THE RECORDS: Begin
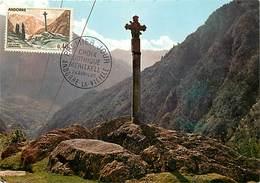 Gd Format :environ 15cms X10cms -ref Y262- Andorre - Andorra -croix Gothique -carte Premier Jour-timbre Philatelie - Andorre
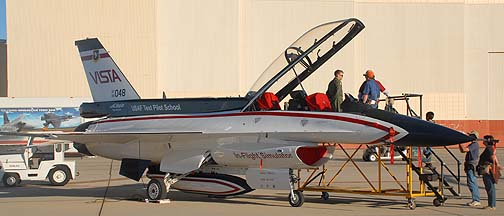 General Dynamics NF-16D 86-0048 VISTA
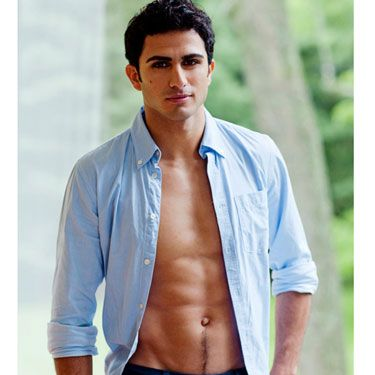 <p><b>Name:</b> Alexander Farsi</p>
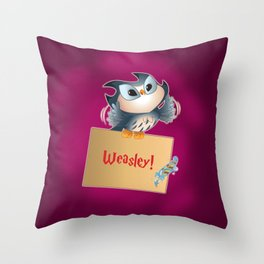 Pigwidgeon a replacement owl Throw Pillow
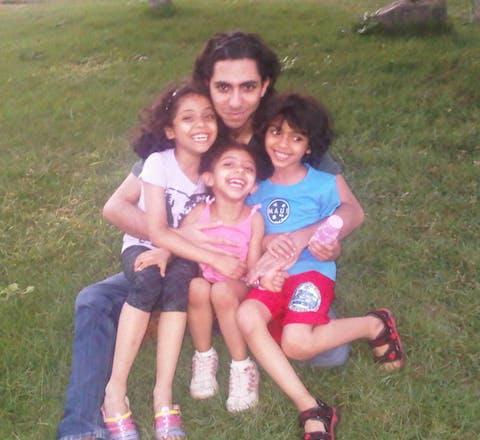 Raif Badawi met zijn drie kinderen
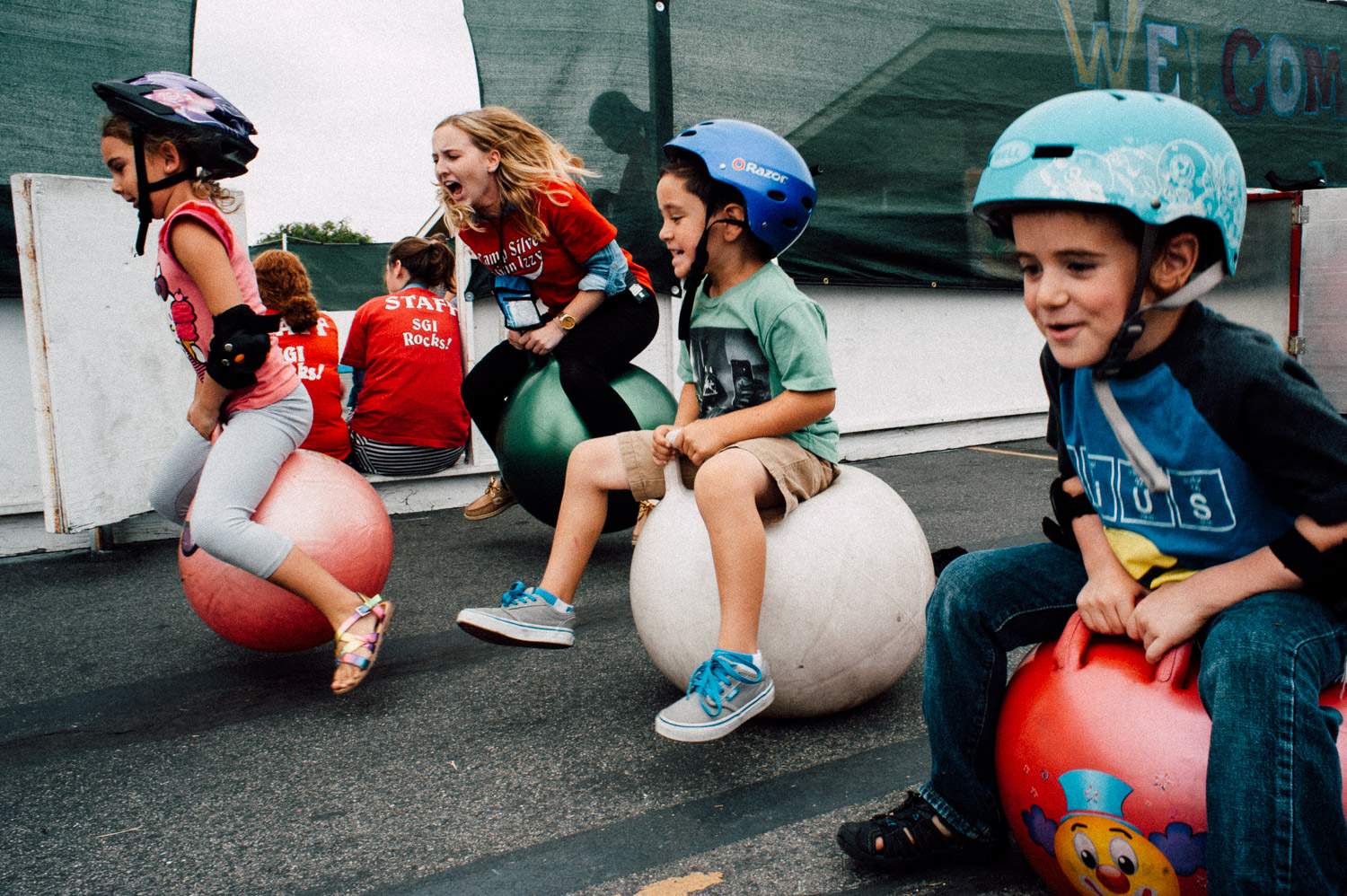 the great bouncy-ball race of 2015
THE RECORDS: End
TASK BRIEF »
From the line containing "<p><b>Name:</b> Alexander Farsi</p>" down to the final line of the records above, restate every line word for word, add nothing, and skip the pictures.

SOLVED EXERCISE »
 <p><b>Name:</b> Alexander Farsi</p>
 Pigwidgeon a replacement owl Throw Pillow
 Raif Badawi met zijn drie kinderen
 the great bouncy-ball race of 2015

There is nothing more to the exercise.